Provide connectivity that is simple and secure

Connecting to APIs and databases from an application running in the cloud should be simple and secure. That’s why we recommend using IAM and Application Default Credentials when authenticating to other services. The Cloud SQL Proxy (repo) has been doing this and also setting up firewalls for you for a while. It works by running a local client either inside your VM or a GKE cluster. This year, we added libraries for Java (repo) and Python (repo) that can provide similar functionality without the overhead of running an extra client such as the proxy.

Cloud Spanner also offers an open source adapter for its new PostgreSQL interface (repo). This local proxy allows tools, starting with psql, to connect to a Spanner database using the PostgreSQL wire protocol.

Image 1: White pipes in datacenter

Manage cloud infrastructure with the tools of your choice

When it comes to provisioning, monitoring, and managing your cloud database services, flexibility and choice are important. We provide you with our cloud console, gcloud cli, and APIs as well as our own Deployment Manager. That said, you may prefer different ways to manage cloud infrastructure - whether through interactive tools or scripts or embedded into CI/CD pipelines that support GitOps or other controls, checks, and balances. Terraform is one of those open tools that is very popular - and we ensure that our cloud databases can be managed from it as documented in this blog about creating Spanner instances with Terraform.

If you manage the majority of your resources with Kubernetes either directly or through package managers like Helm, then our Kubernetes Config Connector (KCC) might be for you. In a nutshell, KCC exposes Google Cloud services such as Cloud SQL, Spanner, and others as Custom Resources in Kubernetes. This allows you to create and reconcile cloud resources outside of Kubernetes just like K8s native objects.

Once you are managing cloud infrastructure with CI/CD, the next step is to extend that same mechanism to manage objects within your databases such as tables, indexes, and views. To that extent we have released a Liquibase extension for Cloud Spanner.

Help you to move data with confidence

Cloud journeys often involve moving data either in a lift and shift process or sometimes replatforming to a different database. Whatever your journey, we want to simplify the process and give you the confidence that your migration is successful.

For enterprise users with Oracle databases, we have several open source projects. First, we have the Optimus Prime database assessment tool (repo) that queries your database and collects information about schemas and historic performance to be analyzed for migration complexity and consolidation potential. Our own professional services teams have been using this toolset to plan migrations to Bare Metal Solution for Oracle.

Some Oracle users are looking for opportunities to transform their workloads to fit with their bigger strategy of modernizing applications with Kubernetes. For this group we developed and open sourced the El Carro Kubernetes operator for Oracle. This not only automates database lifecycle tasks for systems running on Kubernetes, but also exposes declarative APIs for these operations.

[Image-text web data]

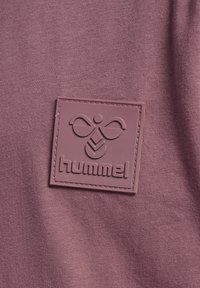 Tejido púrpura con un parche de goma que presenta el nombre de la marca "hummel" y un diseño estilizado, cosido al material.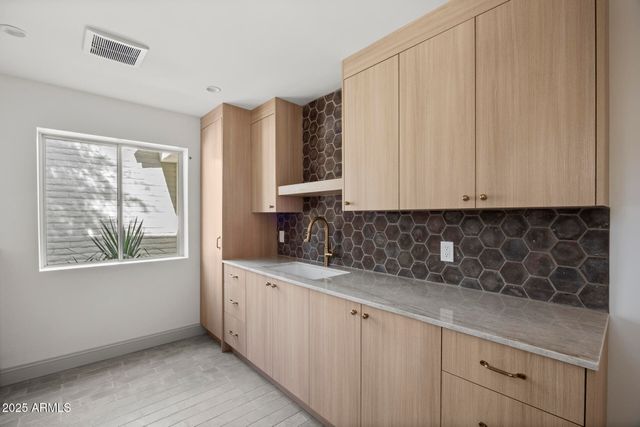 a kitchen with a sink and cabinets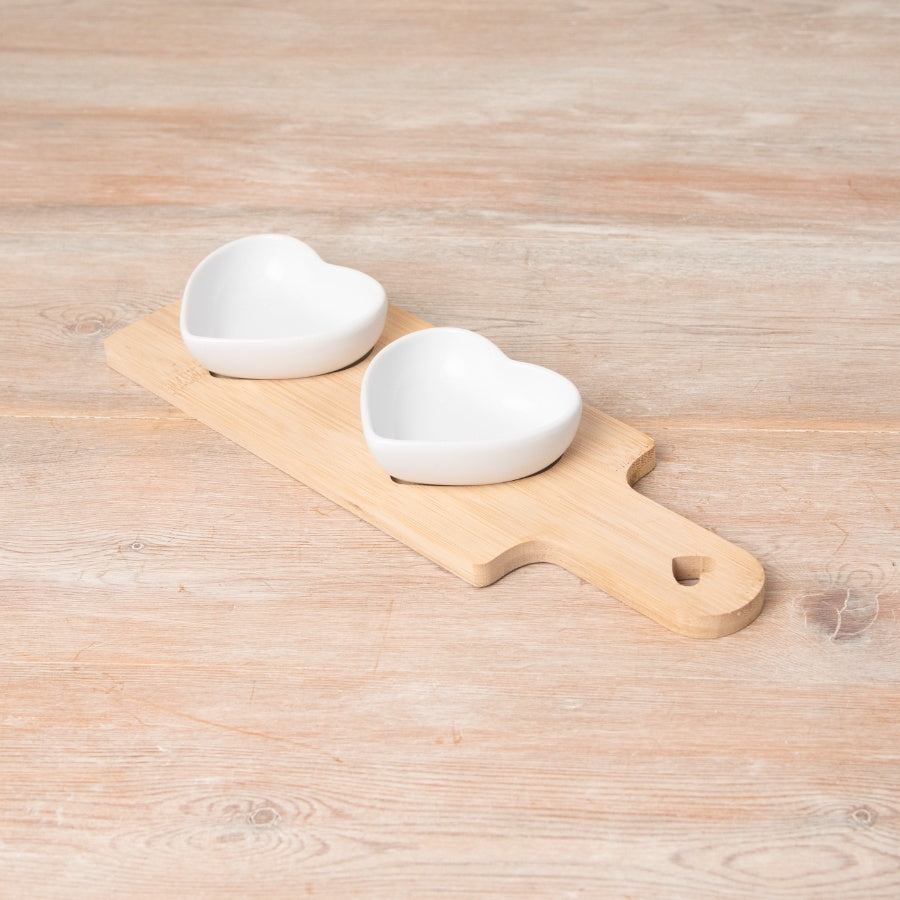 Two white ceramic heart-shaped bowls sitting on a natural wooden serving board with heart cut-out handle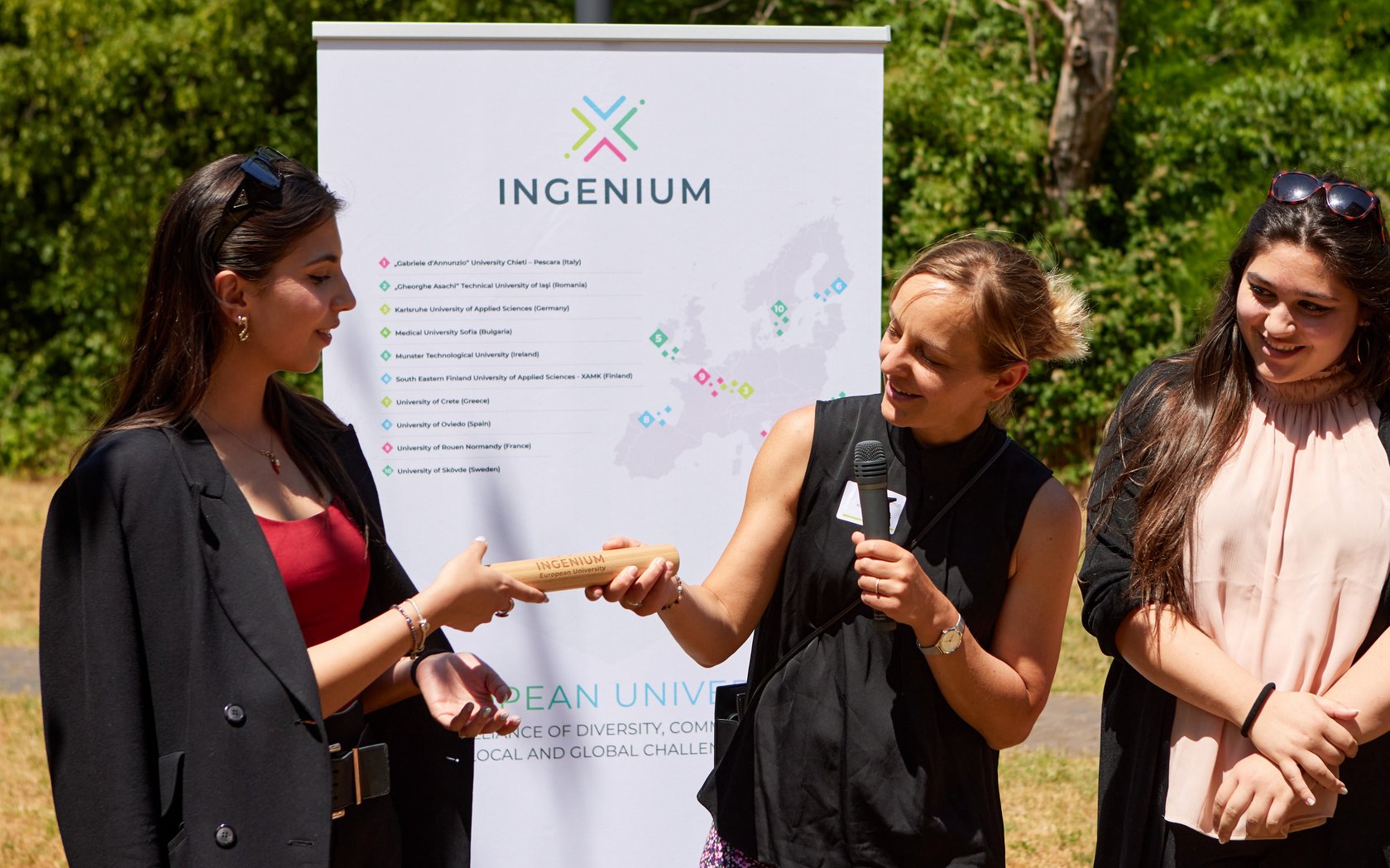 Ms Rüppell-Wee standing in front of INGENIUM rollup with two students, handing over a baton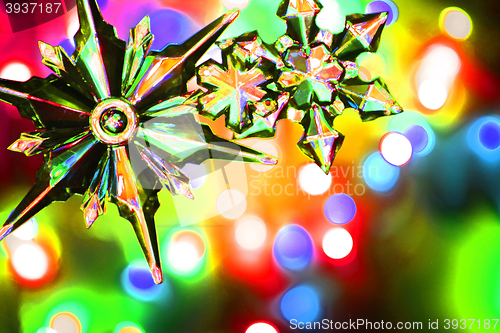Image of snowflake and christmas lights color background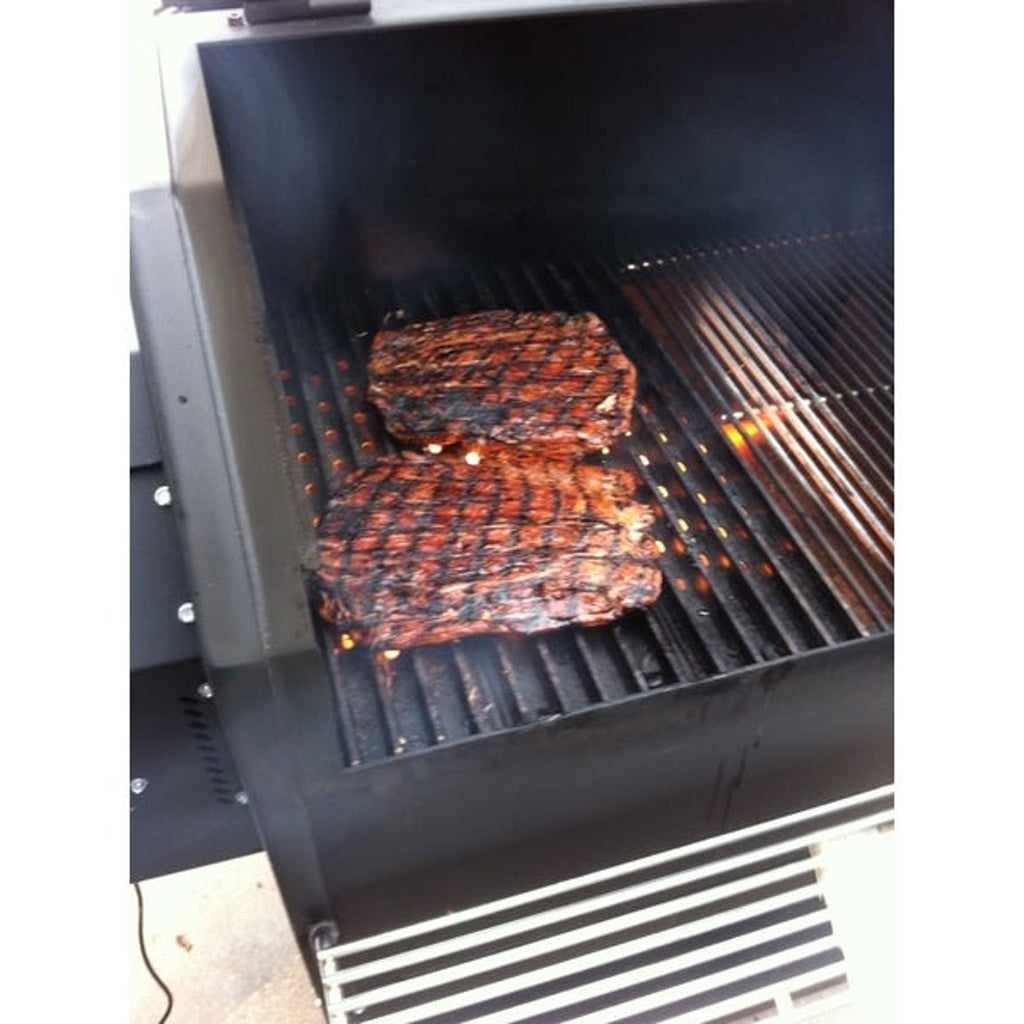 Two steaks with grill marks and beautiful colour being grilled on grill grates on a Yoder Smokers YS640 pellet grill.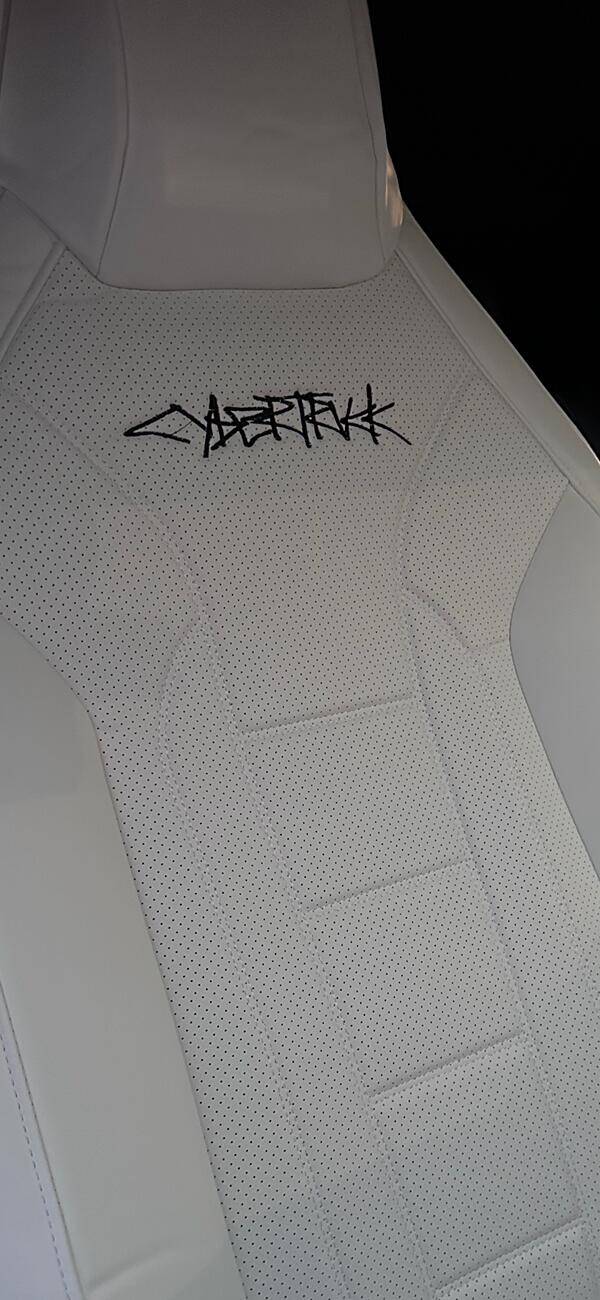 Tesla Cybertruck Aftermarket white leather seat covers from EVBASE -- installed review & photos IMG_9143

- **EXERCISE INSTRUCTIONS**
Reproduce the stretch of the cloud database tooling text from "If you manage" through "for Cloud Spanner.", word for word.

- **EXERCISE OUTPUT**
If you manage the majority of your resources with Kubernetes either directly or through package managers like Helm, then our Kubernetes Config Connector (KCC) might be for you. In a nutshell, KCC exposes Google Cloud services such as Cloud SQL, Spanner, and others as Custom Resources in Kubernetes. This allows you to create and reconcile cloud resources outside of Kubernetes just like K8s native objects.

Once you are managing cloud infrastructure with CI/CD, the next step is to extend that same mechanism to manage objects within your databases such as tables, indexes, and views. To that extent we have released a Liquibase extension for Cloud Spanner.